PAGE EXTRACT.
- - - - -

Thursday, September 14, 2017

McDonald's Restaurant Rolling Stock

One of North America's most diverse and most widely-dispersed rolling stock fleets did not turn a wheel. It was not interchanged. It was never inspected by a carman or even put in a consist. But it took on thousands of passengers. For an hour or two at a time. They ate hamburgers, blew out candles, and ate cake. They were at McDonald's restaurants in Charlottetown, Winnipeg, Bay Roberts, NL, Lasalle QC (ex-CP), Orillia ON, Stratford ON, Spokane, Tulsa, Waterford NY, Swanton OH, Stillwater OK, Elkton VA, Thayer MO, New Bedford MA, Crystal Lake IL, and Santa Monica, CA (the latter still with ACI tag!) and countless other untallied locations. Welland, ON hosted RMCX 001 - an ex-CN caboose with appropriate reporting marks. I posed witih our two kids on a trip to Niagara Falls and the Welland Canal in June, 1995 during a breakfast stop (top photo). This fleet began to form around 1978. Just in time for the bowl-cut generation, as this 1979 TV commercial shows.
Ottawa's St Laurent Boulevard location hosted one (above) as did McDonald's Bells Corners location. An ex-CN caboose in Cowansville, QC (below). Only the top and bottom photos are mine - the others are from online photo sites like Flickr. Actually the top photo was taken by my wife, with me and the two kids on the rear platform! Interestingly, while the ex-CN Welland caboose is shown in the 1995 Canadian Trackside Guide, it was not included in the 1989 version. A casual search of Ontario locations in that year's CTSG yielded ex-CN cabooses in Chatham, Collingwood, Georgetown, Kitchener, Leamington, Mississauga (2), Nepean, Orangeville and Owen Sound, with an ex-CP caboose in Hamilton. In the 2008 CTSG, none of those sites still had cabooses. Collingwood's and Owen Sound's were moved to nearby stations/museums.
Though McDonald's corporate department seems to have had a policy on placing these cars, there was no mandated paint scheme. Cars were taken from local railways, so car types also varied. Some had cupolas, while some did not, such as this Mount Holly, NJ ex-Conrail bay window:
With 37,000 locations worldwide, there is considerable variation in McDonald's restaurant design. For some time, McDonald's has been ditching the formica tables and cheap wood panelling, red-and-yellow 'cafeteria' look of its restaurants to make them appear more cafe-like, i.e. without those pivoting chairs on posts with hard backs! Ouch. The same is true for the cabooses! Composite construction in Boulder, CO:
Barstow Station in Barstow, CA actually gets reviewed on Tripadvisor and Yelp. It's one of the remaining railroady facilities with three (!) passenger cars and a red-and-yellow caboose plus blue Santa Fe boxcar:
 A stainless steel passenger car at Fall River, MA:
The current i'm lovin' it campaign began in 2003, and was one of 23 slogans that McDonald's has trumpeted in its advertising over the years.
 Bayland TX (above) El Paso TX (below)

- - - - -

SET TASK. Can you reproduce, word for word, the part of the McDonald's caboose post that opens with the words containing "Ottawa's St Laurent" and closes with "to nearby stations/museums."? The data after this point is separate from the McDonald's caboose post.

INFORMATION PROVIDED.
- - - - -

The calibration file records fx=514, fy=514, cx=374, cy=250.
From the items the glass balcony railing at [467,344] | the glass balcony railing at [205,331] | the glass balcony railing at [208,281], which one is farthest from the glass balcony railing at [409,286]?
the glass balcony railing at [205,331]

- - - - -

EXERCISE RESULT.
Ottawa's St Laurent Boulevard location hosted one (above) as did McDonald's Bells Corners location. An ex-CN caboose in Cowansville, QC (below). Only the top and bottom photos are mine - the others are from online photo sites like Flickr. Actually the top photo was taken by my wife, with me and the two kids on the rear platform! Interestingly, while the ex-CN Welland caboose is shown in the 1995 Canadian Trackside Guide, it was not included in the 1989 version. A casual search of Ontario locations in that year's CTSG yielded ex-CN cabooses in Chatham, Collingwood, Georgetown, Kitchener, Leamington, Mississauga (2), Nepean, Orangeville and Owen Sound, with an ex-CP caboose in Hamilton. In the 2008 CTSG, none of those sites still had cabooses. Collingwood's and Owen Sound's were moved to nearby stations/museums.